There are two paths to choose, and I’ve described the happy direction in both. Let’s cover the “Oh No” direction now.
If you are a pathetic little piddly project with crap all hope of going anywhere (help, where’s the polite censor??), and you treat your users like, well, little fluffy lambs - they’re going to remain as little fluffy lambs. As little fluffy lambs are wont to do, they’ll go off engaging in grass root discussions and your project will spread like wildfire. Or maybe like a small spark in a refuse tip, quick sometimes, but other times it gets to the tyres and smoulders and smells for months. Point being - your lambs never step up.

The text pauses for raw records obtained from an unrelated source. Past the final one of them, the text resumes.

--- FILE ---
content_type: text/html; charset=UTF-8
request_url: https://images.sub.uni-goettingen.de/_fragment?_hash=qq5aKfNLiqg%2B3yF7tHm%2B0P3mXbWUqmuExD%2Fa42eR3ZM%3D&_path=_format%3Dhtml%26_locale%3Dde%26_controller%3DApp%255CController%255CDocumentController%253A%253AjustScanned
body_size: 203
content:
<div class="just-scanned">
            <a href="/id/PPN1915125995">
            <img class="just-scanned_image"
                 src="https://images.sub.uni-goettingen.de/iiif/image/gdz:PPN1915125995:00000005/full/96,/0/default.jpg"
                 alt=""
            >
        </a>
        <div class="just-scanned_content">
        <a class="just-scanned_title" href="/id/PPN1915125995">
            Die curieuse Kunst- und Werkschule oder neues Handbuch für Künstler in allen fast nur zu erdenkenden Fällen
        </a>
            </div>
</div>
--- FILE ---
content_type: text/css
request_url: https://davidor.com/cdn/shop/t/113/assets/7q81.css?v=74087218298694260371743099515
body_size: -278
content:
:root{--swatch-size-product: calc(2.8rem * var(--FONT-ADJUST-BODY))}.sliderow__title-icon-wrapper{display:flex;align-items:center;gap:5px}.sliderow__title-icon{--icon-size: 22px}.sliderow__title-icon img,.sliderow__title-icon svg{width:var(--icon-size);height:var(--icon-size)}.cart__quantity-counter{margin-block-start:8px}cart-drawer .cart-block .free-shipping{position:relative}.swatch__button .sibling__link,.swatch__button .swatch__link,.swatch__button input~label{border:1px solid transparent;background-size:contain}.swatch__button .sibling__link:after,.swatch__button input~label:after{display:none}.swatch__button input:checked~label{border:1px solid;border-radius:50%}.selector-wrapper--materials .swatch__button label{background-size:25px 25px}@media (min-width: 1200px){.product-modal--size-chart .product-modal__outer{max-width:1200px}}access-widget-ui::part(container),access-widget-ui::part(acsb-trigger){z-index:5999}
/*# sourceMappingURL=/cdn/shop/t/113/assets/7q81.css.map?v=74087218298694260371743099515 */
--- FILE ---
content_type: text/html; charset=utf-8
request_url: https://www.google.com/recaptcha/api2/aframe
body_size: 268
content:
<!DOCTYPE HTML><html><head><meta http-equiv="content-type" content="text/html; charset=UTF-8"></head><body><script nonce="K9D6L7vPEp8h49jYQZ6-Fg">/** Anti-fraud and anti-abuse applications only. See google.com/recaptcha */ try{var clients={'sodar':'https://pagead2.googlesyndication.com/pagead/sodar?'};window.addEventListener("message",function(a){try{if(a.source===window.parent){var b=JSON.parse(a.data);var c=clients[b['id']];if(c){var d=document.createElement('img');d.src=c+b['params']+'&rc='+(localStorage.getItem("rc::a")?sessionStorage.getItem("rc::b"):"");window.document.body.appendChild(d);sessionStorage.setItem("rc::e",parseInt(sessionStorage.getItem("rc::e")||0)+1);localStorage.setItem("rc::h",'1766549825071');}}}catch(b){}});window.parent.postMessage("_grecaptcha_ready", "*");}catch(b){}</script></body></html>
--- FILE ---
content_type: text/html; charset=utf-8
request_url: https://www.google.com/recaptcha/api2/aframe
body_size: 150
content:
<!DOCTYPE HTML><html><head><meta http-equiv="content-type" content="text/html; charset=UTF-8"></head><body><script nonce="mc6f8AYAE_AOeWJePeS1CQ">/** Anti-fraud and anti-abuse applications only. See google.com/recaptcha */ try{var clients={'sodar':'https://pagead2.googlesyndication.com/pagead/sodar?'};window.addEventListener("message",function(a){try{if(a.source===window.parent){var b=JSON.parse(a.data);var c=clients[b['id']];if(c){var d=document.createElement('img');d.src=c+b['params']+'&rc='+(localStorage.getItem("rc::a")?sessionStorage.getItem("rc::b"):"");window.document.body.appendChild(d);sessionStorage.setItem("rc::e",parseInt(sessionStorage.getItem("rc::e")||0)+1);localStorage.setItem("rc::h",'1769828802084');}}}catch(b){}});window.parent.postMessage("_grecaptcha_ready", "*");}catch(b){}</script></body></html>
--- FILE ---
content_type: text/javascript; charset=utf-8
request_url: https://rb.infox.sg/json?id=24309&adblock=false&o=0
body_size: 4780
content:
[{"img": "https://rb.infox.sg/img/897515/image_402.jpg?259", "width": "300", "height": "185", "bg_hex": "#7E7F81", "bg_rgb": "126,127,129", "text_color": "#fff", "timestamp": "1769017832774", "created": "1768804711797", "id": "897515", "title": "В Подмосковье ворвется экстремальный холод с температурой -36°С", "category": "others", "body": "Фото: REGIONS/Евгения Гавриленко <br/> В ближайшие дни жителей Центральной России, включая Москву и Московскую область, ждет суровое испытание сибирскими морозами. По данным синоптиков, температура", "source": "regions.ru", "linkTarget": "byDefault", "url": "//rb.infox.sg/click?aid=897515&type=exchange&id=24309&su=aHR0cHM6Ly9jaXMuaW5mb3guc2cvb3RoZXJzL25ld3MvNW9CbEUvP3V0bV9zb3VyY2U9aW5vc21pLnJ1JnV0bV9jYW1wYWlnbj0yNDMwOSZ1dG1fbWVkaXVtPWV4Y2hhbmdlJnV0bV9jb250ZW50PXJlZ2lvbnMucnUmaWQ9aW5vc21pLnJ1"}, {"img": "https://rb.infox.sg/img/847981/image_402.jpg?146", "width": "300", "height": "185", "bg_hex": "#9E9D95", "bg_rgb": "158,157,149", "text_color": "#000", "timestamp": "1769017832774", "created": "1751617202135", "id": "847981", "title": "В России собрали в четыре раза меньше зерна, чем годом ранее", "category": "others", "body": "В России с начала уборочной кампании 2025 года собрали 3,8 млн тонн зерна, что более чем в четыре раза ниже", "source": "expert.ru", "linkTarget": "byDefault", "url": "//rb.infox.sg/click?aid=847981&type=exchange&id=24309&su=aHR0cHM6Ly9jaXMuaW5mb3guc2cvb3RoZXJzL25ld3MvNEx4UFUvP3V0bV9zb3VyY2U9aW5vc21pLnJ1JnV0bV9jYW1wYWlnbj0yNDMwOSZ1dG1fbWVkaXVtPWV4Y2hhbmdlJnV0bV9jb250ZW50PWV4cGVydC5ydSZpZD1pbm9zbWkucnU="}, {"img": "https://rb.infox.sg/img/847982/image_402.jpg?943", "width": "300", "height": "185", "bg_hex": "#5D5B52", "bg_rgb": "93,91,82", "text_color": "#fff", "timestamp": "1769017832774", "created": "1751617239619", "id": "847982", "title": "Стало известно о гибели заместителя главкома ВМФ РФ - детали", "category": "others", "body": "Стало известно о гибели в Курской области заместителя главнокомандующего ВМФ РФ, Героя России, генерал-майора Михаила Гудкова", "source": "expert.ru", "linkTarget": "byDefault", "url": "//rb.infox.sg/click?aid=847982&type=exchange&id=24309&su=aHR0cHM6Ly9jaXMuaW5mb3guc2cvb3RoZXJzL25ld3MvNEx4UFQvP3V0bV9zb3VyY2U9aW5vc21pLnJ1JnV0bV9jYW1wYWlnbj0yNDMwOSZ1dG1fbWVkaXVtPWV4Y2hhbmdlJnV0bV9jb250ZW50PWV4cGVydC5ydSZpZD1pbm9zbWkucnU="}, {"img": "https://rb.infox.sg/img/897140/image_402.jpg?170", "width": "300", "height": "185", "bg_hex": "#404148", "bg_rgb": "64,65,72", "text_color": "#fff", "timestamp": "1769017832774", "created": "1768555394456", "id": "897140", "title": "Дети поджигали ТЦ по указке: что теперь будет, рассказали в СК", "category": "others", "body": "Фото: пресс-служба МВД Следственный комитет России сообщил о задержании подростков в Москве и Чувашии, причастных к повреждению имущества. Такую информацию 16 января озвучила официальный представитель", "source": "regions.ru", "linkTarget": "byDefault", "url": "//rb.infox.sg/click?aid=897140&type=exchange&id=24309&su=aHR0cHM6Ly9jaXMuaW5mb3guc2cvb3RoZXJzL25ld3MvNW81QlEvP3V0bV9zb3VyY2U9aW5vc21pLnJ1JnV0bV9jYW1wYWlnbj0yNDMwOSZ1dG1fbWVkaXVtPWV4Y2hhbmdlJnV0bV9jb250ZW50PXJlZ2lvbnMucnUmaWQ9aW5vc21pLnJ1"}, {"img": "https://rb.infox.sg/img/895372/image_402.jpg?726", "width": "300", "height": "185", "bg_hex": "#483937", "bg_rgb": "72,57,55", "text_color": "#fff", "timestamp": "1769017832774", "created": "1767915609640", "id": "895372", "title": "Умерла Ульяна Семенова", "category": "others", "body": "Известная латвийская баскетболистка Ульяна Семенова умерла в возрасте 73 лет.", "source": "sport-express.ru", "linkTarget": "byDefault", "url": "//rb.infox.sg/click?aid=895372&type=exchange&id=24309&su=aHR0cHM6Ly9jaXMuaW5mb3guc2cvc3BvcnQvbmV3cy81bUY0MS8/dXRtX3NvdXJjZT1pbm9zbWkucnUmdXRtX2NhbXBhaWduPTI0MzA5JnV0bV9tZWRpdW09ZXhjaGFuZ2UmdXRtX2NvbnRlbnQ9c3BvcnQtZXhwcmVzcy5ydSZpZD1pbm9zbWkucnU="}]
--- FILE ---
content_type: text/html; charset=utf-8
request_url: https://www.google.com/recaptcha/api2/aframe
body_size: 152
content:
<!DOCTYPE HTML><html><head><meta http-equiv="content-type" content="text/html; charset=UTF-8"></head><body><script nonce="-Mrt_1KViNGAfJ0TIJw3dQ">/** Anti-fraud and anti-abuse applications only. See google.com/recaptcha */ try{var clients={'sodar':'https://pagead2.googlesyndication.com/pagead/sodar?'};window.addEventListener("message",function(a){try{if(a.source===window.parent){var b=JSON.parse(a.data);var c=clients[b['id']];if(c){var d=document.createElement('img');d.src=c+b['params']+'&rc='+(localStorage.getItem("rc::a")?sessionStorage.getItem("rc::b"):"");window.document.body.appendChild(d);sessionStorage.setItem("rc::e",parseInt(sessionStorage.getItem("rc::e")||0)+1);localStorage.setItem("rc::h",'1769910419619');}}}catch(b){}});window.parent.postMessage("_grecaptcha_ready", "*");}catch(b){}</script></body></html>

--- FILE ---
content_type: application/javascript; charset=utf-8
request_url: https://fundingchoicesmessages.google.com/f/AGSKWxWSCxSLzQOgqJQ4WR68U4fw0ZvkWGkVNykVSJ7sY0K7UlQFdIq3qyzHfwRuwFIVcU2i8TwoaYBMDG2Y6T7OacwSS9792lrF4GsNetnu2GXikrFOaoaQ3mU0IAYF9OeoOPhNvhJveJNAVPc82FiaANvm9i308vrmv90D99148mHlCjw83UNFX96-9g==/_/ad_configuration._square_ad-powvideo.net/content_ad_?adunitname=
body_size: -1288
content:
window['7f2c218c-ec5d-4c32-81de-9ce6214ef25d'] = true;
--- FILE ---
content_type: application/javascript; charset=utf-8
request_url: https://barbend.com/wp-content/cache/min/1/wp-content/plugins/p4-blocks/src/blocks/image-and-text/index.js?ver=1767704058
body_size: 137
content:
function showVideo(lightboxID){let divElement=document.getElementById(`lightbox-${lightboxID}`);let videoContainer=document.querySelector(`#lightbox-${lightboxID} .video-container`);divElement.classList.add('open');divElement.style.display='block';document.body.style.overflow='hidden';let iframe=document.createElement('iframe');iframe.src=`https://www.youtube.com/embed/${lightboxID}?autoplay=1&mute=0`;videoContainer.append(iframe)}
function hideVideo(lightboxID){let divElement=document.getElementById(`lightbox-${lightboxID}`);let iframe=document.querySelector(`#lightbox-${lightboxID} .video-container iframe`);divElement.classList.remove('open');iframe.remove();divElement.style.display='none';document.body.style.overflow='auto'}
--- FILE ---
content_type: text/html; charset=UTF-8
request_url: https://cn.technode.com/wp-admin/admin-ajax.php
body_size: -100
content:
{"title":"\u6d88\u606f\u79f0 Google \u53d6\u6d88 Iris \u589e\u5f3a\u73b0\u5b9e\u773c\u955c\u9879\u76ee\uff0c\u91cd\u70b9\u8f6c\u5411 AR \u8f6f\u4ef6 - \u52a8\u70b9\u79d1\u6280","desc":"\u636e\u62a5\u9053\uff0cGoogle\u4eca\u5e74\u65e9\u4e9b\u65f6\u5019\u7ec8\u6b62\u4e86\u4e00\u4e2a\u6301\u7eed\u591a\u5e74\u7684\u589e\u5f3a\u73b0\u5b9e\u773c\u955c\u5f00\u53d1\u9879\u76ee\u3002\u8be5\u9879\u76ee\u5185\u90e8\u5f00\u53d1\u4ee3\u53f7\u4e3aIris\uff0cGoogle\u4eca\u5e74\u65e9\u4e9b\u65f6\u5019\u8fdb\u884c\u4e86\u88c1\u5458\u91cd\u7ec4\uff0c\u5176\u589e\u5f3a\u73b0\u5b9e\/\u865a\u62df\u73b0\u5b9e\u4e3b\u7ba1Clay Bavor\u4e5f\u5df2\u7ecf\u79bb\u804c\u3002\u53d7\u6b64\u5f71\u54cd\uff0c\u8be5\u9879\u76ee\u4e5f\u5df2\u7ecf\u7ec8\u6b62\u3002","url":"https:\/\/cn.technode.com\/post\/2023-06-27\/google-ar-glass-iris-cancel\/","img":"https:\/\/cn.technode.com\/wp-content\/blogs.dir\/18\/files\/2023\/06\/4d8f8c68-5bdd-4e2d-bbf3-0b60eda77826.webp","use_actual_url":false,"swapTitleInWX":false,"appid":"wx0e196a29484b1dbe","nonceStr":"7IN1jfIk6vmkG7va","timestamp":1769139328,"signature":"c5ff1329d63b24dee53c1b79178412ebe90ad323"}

If you are a well known project, full of arseholes who think they’re God’s gift to the ego; and you treat your users like, well, goats in training - you’re going to have a high attrition. You don’t really care as long as you get some goats, but for many of us, especially those of us in baabaa suits, there’s got to be a catch. I continue to believe that there is - that the stink travels and your well known project’s products will start to get a bad name, losing you users. If you look at the way it seems to work - the users you seem to lose are noticeably the potential goats. I’m not sure why - maybe it’s just because no one notices users leaving, but when contributors start leaping ship into a competitive product, that’s noticeable.
This may all sound rather familiar - I refer you to the goats/sheep matrix. Thinking of sheep as ‘potential user’ and goats as ‘potential contributor’ might be a better way to view it.
The question is…. how to balance the two?
There’s an easy answer with regards to mailing lists. Treat your users@ list like users, and your developer list like trainee developers. Phrased like that, it sounds pretty damn obvious.
The harder one seems to be how to handle your issue tracker. I’ve seen users bludgeoned to death on these while I was monitoring a lot of them in my SourceLabs days, and it’s obvious there’s a problem. I think the answer is still staring us in th face.
- Treat the bug reports as users. Be kind to the fluffy user. You want more bug reports. Fix those bugs.
- Treat enhancements and new features as noise. Ask for a patch.
- Once you have a patch, pull out that clue stick and pound away. These users are self selecting themselves as potential contributors and if you lose them as users while trying to pound them into contributors, then it’s not a huge loss to your user list.
- Keep a good eye out for contributors who are experienced at contributing already - treating these people like newbies will backfire. Expect more from them and nudge them when they are not getting your community.